La malaquita

La malaquitaLa malaquita es un mineral frecuentemente utilizado en joyería por su intenso color verde. Formada por vetas de diferentes tonalidades verdes que van del verde claro al verde oscuro, está compuesta por carbonato básico, hidratado de cobre verde malva, es un mineral blando y está catalogado como piedra semipreciosa. Su nombre deriva de la palabra griega malakos que significa “blando” y del término también griego malache que significa “malva”, aunque su color es verde intenso. Podemos encontrar una variedad de malaquita de color azul denominada azurita. La malaquita es una piedra poderosa que ahuyenta las pesadillas y los malos sueños, equilibra los desarreglos emocionales y situaciones de crisis.

Ha estado entre las favoritas de los reyes y nobles durante siglos, por creerse que el brillo de la gema era un fiel reflejo de la inteligencia de su poseedor. Por ello, los gobernantes asirios se hicieron incrustar piezas de malaquita en sus pectorales, al igual que los sacerdotes las llevaban en sus cetros. Se sabe que los generales griegos se ponían brazaletes o sortijas de malaquita al entrar en el campo de batalla para que la gema les inspirase las estrategias más idóneas. En la antigüedad, los romanos la utilizaban como talismán para protegerse del rayo, las caídas y los accidentes. También acostumbraban a atar a los vientres de las mujeres embarazadas lazos con un amuleto de malaquita, con lo que creían controlar los vómitos y los mareos, al tiempo que perseguían un parto menos doloroso. La tradición árabe asigna a la malaquita el poder de otorgar el don de la persuasión para allanar obstáculos en la consecución de un objetivo.

La malaquita amplifica las energías tanto las positivas como las negativas. Es una importante piedra protectora, y protege contra la radiación de cualquier tipo. Los especialistas en gemología mágica la prescriben especialmente en los casos de agotamiento mental, de tics nerviosos, de insomnio y para todos aquellos que les pueda perder su excesivo orgullo y quieran recibir un baño de humildad.

Se tiene por una poderosa piedra de fortuna, ya que se dice que su color verde oscuro absorbe la riqueza hacia su poseedor.
Sobre el corazón aporta equilibrio y armonía, y abre al amor incondicional. Simboliza la inteligencia y favorece la inspiración. En el juego amoroso, se dice que tiene la virtud de disipar los celos, de hacer volver a los amantes más huidizos o de ser bálsamo para los desengaños. Es el símbolo de la creatividad, es una de las piedras de la fortuna, él dinero, atrae riquezas(es vendida como la piedra del dinero) tiene excelentes propiedades que hacen que su portador goce de fortuna y poder, está indicada para el mal de ojo la envidia y los celos, cura las penas de amor y hace regresar a los amantes ausentes.

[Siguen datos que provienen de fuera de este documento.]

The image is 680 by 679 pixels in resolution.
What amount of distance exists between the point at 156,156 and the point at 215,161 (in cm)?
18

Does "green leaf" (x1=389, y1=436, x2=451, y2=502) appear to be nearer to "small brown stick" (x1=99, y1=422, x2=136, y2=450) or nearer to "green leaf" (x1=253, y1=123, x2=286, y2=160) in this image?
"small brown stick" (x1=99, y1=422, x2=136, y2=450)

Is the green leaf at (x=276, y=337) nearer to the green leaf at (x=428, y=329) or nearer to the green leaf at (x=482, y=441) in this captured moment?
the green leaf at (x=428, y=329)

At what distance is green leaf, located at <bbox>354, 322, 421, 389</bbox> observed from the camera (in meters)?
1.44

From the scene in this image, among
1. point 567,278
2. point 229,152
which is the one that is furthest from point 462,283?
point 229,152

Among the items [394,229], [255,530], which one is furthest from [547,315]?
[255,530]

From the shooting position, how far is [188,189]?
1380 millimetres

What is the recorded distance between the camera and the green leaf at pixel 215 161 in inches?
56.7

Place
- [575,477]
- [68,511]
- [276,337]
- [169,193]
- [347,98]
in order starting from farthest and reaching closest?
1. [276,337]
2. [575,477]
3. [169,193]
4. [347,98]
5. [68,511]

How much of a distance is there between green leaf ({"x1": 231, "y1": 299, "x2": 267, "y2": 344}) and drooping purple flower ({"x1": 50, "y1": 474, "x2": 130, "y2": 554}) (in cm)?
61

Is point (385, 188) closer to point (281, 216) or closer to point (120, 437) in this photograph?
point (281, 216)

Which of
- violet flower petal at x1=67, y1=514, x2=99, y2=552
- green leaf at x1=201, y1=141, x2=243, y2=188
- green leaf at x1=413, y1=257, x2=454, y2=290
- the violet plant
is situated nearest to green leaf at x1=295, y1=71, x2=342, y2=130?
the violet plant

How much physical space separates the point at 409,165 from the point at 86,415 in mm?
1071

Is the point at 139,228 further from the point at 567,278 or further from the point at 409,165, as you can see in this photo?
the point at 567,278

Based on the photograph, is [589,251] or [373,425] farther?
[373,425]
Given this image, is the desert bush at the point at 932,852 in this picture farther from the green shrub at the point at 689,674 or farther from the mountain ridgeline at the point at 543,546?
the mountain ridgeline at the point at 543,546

La malaquita ha de colocarse sobre la zona concreta a tratar. Puede utilizarse en cualquier parte del cuerpo y en cualquiera de los chakras, aunque su chakra principal es el del plexo solar. En caso de golpes y contusiones puede colocarse una pieza de malaquita sobre la zona dolorida con un apósito, en el caso de la diabetes se ha de colocar en la zona de la cintura. ¡No te olvides de recargarla después!
Es una gema poderosa que debe ser tratada con precaución, ya que es tóxica y solo debe ser usada en forma pulida, si se comprara en su estado natural evitaremos respirar el polvo que pueda desprender.

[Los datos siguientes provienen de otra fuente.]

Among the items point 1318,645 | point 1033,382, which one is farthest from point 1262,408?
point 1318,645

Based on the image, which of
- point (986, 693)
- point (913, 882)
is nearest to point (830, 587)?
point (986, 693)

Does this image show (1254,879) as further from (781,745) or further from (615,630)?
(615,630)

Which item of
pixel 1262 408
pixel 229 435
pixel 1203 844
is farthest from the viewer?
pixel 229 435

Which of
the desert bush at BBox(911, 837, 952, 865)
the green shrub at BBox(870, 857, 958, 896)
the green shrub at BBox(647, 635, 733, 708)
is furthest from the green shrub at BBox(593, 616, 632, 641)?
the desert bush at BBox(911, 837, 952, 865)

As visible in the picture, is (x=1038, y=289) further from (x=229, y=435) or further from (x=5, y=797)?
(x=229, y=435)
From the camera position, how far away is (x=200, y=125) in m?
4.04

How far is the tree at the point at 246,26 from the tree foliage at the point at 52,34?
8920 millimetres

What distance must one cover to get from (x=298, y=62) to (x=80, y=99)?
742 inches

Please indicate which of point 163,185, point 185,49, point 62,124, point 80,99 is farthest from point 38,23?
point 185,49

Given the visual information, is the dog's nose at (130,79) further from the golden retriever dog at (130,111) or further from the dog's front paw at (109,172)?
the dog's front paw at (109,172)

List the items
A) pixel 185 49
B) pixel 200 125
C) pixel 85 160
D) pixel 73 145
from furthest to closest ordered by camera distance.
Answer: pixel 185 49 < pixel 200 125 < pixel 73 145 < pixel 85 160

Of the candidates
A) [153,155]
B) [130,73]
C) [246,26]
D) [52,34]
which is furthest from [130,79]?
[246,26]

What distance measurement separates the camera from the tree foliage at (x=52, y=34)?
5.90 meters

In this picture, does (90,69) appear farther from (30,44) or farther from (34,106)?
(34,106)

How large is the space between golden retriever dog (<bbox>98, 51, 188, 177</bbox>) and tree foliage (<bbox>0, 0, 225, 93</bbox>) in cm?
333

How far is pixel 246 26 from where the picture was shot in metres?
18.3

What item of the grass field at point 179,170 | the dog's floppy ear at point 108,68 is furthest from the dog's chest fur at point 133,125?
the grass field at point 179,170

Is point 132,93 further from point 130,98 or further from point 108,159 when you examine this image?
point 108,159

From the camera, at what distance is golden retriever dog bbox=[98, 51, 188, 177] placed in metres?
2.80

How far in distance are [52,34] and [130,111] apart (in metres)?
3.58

Hay muchos cristales y gemas que pueden potenciar el agua, al colocarlas en el interior de un vaso, para luego beber su contenido, al hacerlo las propiedades de la gema o cristal quedarían integradas en las moléculas del liquido elemento, siendo muy beneficiosas para el organismo. En el caso de la malaquita nos abstendremos de depositarla directamente en el vaso que deberemos ingerir. Si queremos beneficiarnos de las propiedades sanadoras de la malaquita, a través de la ingestión de agua, dispondremos de dos vasos, uno pequeño y el segundo más grande, en el segundo vaso introduciremos la malaquita, en el primero el agua, después el vaso pequeño lo dispondremos dentro del segundo vaso, y lo dejaremos una hora, transcurrido ese tiempo estará listo para consumir.

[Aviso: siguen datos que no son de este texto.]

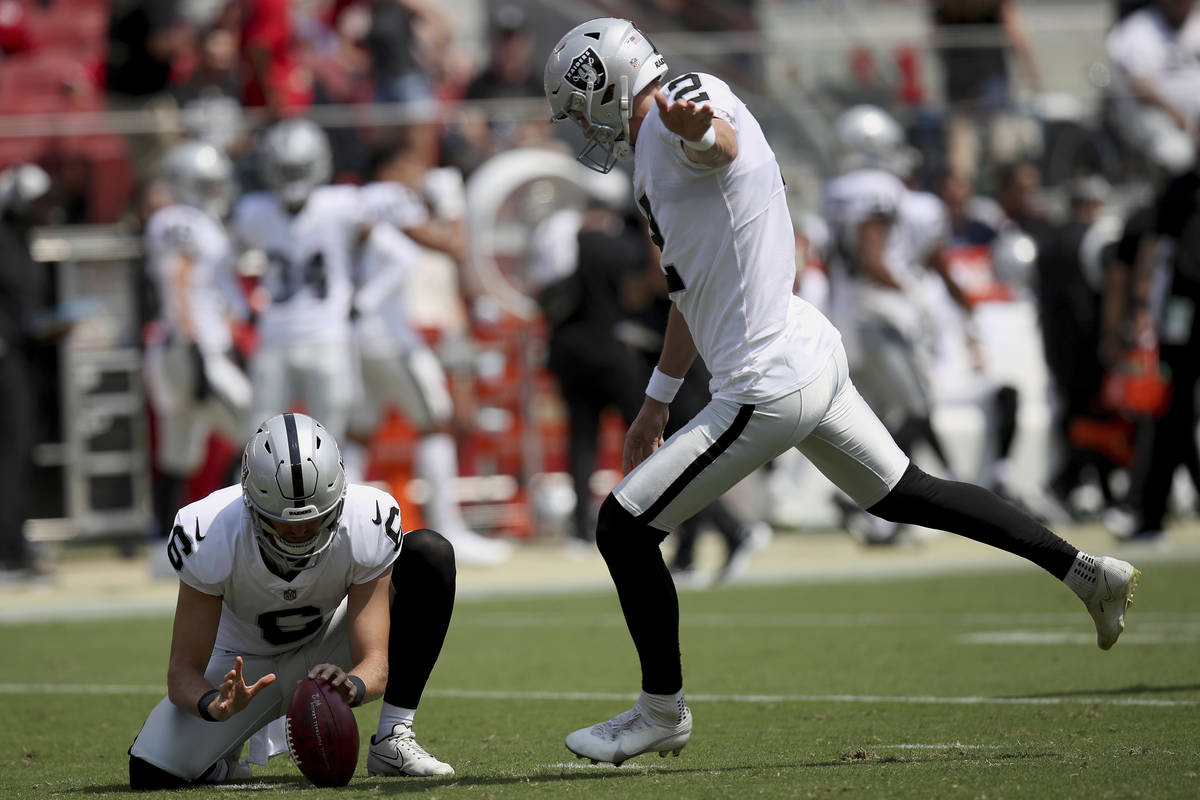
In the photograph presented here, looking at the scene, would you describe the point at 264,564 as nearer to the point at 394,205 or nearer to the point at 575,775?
the point at 575,775

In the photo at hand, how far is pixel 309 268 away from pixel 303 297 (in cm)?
17

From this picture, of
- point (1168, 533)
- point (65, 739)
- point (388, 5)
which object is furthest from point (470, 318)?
point (65, 739)

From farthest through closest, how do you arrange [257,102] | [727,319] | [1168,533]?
[257,102]
[1168,533]
[727,319]

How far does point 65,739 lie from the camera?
623 centimetres

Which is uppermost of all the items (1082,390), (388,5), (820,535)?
(388,5)

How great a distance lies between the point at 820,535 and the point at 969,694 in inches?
264

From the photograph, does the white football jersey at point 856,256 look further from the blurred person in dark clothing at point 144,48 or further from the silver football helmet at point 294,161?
the blurred person in dark clothing at point 144,48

Para limpiar la malaquita, debemos tratarla con más cariño que con cualquier otra gema o cristal, no podemos sumergirla en sal, deberemos preparar una infusión de salvia y la dejarnos unos minutos, la secaremos y la cargaremos en una drusa (agrupación de cristales de cuarzo). De vez en cuando, le sacaremos brillo con unas gotitas de aceite.